Insights Blog - Thayer Partners

Tax Planning Strategies for 2025: 7 Moves HNW Families Should Make Now

Written by Thayer Partners | October 06, 2025

Top tax planning strategies for 2025: adapt to law changes and maximize after-tax wealth.

What’s new in tax law and why early planning matters for 2025

With new regulations and exemptions taking effect, 2025 is a pivotal year for tax planning—especially for high-net-worth individuals and families. While many strategies remain perennial (e.g., maximizing retirement contributions, harvesting losses, timing charitable gifts), the biggest value comes from adapting to the latest laws and leveraging transitions in tax policy. Start by mapping out all sources of taxable and tax-advantaged income. Annual tax maps illuminate opportunities for reducing AGI, managing capital gains, or restructuring gifts to minimize anticipated legislative impacts. This year, coordination is key: your tax, financial, and legal advisors should collaborate so that your overall plan remains efficient, legal, and aligned with your family goals. 

Leveraging deductions, credits, and proactive steps for high-net-worth clients

The 2025 tax year marks substantial updates: federal exemptions, deductions, and credits are shifting, and regulations for capital gains, estate taxes, and charitable giving are in legislative flux. For high-net-worth families, this means adapting quickly—reviewing how investment income, trust distributions, and even residency status may be taxed differently under new rules. Proactive actions such as accelerating or deferring income, bunching deductions, optimizing charitable strategies, or revisiting retirement plan conversions can translate to significant tax savings. Partner with a skilled CPA and wealth advisor to review asset locations and tax exposures every year—not just at year-end. 

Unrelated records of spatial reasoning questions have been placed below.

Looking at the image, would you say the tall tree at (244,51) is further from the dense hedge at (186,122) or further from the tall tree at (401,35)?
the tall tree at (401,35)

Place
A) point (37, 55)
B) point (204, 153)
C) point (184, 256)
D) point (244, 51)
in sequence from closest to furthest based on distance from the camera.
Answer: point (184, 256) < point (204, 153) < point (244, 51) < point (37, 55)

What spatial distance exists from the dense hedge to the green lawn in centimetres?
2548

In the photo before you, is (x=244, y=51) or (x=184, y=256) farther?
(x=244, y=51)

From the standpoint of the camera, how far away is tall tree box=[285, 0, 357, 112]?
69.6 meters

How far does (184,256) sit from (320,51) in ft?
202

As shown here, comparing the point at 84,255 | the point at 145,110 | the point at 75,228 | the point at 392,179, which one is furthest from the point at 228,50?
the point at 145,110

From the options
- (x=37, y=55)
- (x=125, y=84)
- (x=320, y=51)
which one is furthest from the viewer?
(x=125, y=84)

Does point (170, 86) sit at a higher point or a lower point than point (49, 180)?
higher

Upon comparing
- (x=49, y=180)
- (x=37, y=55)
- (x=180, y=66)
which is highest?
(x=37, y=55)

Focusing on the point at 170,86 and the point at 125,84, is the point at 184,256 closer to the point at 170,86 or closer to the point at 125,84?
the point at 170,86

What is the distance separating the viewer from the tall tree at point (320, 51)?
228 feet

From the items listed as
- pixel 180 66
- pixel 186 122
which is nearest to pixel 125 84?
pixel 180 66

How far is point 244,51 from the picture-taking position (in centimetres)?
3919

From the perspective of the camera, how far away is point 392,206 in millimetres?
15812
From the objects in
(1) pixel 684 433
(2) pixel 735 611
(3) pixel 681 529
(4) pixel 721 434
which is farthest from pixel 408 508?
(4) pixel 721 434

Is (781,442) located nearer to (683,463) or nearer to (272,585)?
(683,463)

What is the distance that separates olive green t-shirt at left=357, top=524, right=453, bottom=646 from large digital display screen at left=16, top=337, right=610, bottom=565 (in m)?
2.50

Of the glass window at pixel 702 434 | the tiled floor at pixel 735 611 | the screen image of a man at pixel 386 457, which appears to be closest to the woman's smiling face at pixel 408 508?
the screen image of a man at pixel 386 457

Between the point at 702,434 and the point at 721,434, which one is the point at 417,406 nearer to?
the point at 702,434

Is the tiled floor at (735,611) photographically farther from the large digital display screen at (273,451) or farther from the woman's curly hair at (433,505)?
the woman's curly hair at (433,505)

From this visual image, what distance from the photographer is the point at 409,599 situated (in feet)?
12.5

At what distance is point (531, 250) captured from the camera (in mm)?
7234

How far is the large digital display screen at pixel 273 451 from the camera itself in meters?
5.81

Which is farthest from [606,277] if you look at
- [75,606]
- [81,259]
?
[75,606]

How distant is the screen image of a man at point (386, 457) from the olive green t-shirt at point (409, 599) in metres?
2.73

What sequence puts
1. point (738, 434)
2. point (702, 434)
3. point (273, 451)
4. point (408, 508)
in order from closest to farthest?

Coordinating with your financial advisory team for tax-smart planning

Top-tier tax efficiency means not just minimizing taxes, but maximizing returns across generations. For 2025, pay close attention to how various accounts (brokerage, IRA, Roth, trusts) interact with rising exemption limits and changes in deduction thresholds. Charitable planning—including donor-advised funds and bundled giving—remains a powerful tool to reduce AGI, but should be coordinated with estate and legacy strategies. Take time to stress-test your portfolio for how law changes may impact both current and future tax bills. Annual reviews, scenario modeling, and regular updates with your advisory team are essential.